This post will share an article about digital preservation. The article is titled: Bridging the Two Fossil Records: Paleontology’s “big data” future resides in museum collections.
The authors in this article begin by introducing the concept of two distinct but intertwined fossil records. The first is the physical record consisting of material objects, the fossils themselves, either those residing in collections or remaining in nature awaiting future discovery (Allmon et al. 2018). The second is the abstracted fossil record, consisting of contextual and comparative information gathered by researchers, including any interpretations (Allmon et al. 2018). The entirety of the abstracted record is based on the physical record; the authors state the obvious, that this is simply how paleontology works (Allmon et al. 2018). Overtime the physical record requires reinterpretation, adding to the abstracted record; this cycle reveals that the physical record is the true source of data. While both records can be examined, Allmon et al. 2018 make very plain the benefits of studying or re-studying the fossil record. As primary data sources, fossils preserve information that may not be currently accessible, meaning new discoveries can be made from specimens collected hundreds of years ago, due to new technologies and knowledge. They also form the basis of biology and paleontology, as verification and replication of observations is essential to further advancing the fields and is a fundamental concept of science itself.
A look at paleontology history shows that in the 1970’s and 1980’s there was a shift in focus from studying specimens to data digitization and big data studies stemming from the published literature. This was innovative for the time and allowed for many questions to be answered that had been impossible before to even ask. Allmon et al. state that digitized, big data is still the future, but literature is a finite resource and much has scientifically and technologically developed since then. Current paleontology databases are good tools, but need improved for a variety of reasons. Firstly, there is a very small percentage of data digitally available compared to the potential scope as the vast majority of collections have not been digitized, thereby making the databases un-comprehensive (Allmon et al. 2018). Gaps in the digitized record are evident not only in which specimens and geographic locations are included, but also the metadata for each is not standardized, so some specimens have metadata which others don’t. This not only leads to interoperability problems, but also quality issues. Another quality concern is the reliability of taxonomic identifications; outdated, incorrect or missing identifications (a large proportion of museum specimens have not been identified at all) are a problem in a research database; incorrect information leads to incorrect results (Allmon et al. 2018).
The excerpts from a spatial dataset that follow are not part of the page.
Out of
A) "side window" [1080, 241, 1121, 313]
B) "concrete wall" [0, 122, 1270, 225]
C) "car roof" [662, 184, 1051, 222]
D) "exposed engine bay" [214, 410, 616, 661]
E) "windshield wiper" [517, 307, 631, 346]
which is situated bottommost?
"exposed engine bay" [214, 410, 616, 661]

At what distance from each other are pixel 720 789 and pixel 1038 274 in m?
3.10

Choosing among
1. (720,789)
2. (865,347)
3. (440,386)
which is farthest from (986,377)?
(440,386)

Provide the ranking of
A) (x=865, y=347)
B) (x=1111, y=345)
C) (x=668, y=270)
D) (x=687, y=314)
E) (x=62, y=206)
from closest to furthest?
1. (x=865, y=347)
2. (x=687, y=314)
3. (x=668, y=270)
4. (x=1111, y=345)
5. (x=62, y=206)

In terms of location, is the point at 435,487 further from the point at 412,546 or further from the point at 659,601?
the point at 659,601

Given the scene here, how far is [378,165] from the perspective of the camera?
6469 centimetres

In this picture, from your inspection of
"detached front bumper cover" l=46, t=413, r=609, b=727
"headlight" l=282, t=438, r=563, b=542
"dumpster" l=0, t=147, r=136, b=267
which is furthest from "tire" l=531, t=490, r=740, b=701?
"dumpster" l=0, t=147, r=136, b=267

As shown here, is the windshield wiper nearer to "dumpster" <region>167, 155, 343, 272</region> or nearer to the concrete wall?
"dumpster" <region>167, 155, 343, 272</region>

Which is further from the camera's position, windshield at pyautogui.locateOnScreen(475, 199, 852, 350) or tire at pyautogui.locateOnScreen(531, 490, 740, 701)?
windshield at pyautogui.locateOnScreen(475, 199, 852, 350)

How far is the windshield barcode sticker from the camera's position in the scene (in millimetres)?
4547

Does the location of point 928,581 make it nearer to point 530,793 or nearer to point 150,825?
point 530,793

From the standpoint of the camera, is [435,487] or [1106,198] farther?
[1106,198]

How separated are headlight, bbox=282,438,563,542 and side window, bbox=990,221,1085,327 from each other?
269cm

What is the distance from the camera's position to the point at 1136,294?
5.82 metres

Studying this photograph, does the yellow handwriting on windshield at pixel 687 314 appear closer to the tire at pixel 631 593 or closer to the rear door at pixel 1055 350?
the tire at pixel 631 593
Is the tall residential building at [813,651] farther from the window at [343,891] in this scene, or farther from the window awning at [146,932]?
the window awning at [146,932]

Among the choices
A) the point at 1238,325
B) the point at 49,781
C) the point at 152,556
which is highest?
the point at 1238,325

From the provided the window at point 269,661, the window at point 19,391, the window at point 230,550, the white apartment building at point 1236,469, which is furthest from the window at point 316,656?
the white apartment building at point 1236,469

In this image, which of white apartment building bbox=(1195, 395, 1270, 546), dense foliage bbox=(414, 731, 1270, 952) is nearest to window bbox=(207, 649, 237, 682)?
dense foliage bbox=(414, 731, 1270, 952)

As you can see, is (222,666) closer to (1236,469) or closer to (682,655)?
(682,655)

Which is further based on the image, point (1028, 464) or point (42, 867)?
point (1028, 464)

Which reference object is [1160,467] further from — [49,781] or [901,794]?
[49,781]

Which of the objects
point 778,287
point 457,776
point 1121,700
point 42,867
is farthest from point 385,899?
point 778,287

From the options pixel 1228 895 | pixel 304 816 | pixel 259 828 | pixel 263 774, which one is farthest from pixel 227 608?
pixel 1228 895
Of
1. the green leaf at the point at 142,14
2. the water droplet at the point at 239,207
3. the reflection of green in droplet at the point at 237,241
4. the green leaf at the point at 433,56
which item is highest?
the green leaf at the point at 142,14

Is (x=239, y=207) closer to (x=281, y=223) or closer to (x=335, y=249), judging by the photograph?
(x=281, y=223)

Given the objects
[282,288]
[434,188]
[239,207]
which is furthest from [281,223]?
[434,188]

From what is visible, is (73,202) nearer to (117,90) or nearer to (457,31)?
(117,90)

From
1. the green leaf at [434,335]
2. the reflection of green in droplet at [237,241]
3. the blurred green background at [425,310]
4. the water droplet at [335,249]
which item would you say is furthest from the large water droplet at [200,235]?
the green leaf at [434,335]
Increased engagement of researchers could alleviate some of these issues, however there is little if any reward system or incentives for them to do, as there is for writing publications and receiving tenure. The last major obstacle to digitizing specimen data is the availability of funding to ‘digitize everything’. They include some crude calculations as to the cost of digitizing only the identified specimens in American museums, at $1 USD per specimen, to be about $75 million USD, and compare it to NSF’s $10 million USD allocated in the 2017 budget for Advancing Digitization of Biological Collections program for all natural history collections (Allmon et al. 2018). Seeing these rough totals, they conclude that digitizing all or even most is very unlikely. Questions then remain, such as what to prioritize and how much digitization is sufficient.
I found this article very interesting as it brings up points we’ve discussed during the digital preservation class, and other weeks’ topics. Their concerns are that while digitization of data has been able to answer some big data research questions already, it’s come to a point where the databases need maintenance and new data to continue being useful; we talked in class about digital preservation being an ongoing activity, and this is clear here. They bring up issues of bias in which data is excluded, in this case it’s identified specimens that are more likely to be included than the unidentified ones. We’ve talked about bias in LAM before, concerning which objects are included or how they are described. Being more inclusive will lead to a more robust digital collection, enhanced accuracy of data, and better research. This would happen in an ideal world; however it is quite sad that the funding simply isn’t there. I recall a paper from earlier in the course from Erway and Schaffner, who advocated for mass digitization as soon as possible to expose hidden collections, and enhance the quality over time as resources allow (Erway and Schaffner 2007). While this can be a positive approach to many projects, Allmon et al. are of the opinion that in this case, for fossil collections (even just the identified specimens) residing in the U.S., not even this is feasible.
Allmon, W.D., Dietl, G.P., Hendricks, J.R., Ross, R.M. (2018) Bridging the Two Fossil Records: Paleontology’s “big data” future resides in museum collections, in Rosenberg, G.D., and Clary, R.M., eds., Museums at the Forefront of the History and Philosophy of Geology: History Made, History in the Making: Geological Society of America Special Paper 535.
Erway, R., Schaffner J. 2007. Shifting Gears: Gearing Up to Get Into the Flow. OCLC Programs and Research. Published online.